> EXERCISE BRIEF
Replace "camera" with "observer" throughout the entries below and reproduce them with nothing else changed. Omit the pictures from your output.

> ITEMS

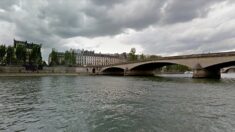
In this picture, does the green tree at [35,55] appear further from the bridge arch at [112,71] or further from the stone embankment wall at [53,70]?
the bridge arch at [112,71]

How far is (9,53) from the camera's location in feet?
303

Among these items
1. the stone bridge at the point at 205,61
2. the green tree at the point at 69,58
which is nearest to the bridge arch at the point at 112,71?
the green tree at the point at 69,58

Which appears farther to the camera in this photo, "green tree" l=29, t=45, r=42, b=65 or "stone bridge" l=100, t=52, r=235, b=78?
"green tree" l=29, t=45, r=42, b=65

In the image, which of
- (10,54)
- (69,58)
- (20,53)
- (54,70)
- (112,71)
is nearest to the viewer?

> RESPONSE
In this picture, does the green tree at [35,55] appear further from the bridge arch at [112,71] or further from the stone embankment wall at [53,70]?
the bridge arch at [112,71]

How far is (9,53) from the observer's location in feet?
303

Among these items
1. the stone bridge at the point at 205,61
2. the green tree at the point at 69,58
which is nearest to the bridge arch at the point at 112,71?
the green tree at the point at 69,58

Which appears farther to the observer in this photo, "green tree" l=29, t=45, r=42, b=65 or "stone bridge" l=100, t=52, r=235, b=78?
"green tree" l=29, t=45, r=42, b=65

In the image, which of
- (10,54)
- (69,58)
- (20,53)
- (54,70)
- (112,71)
is nearest to the viewer?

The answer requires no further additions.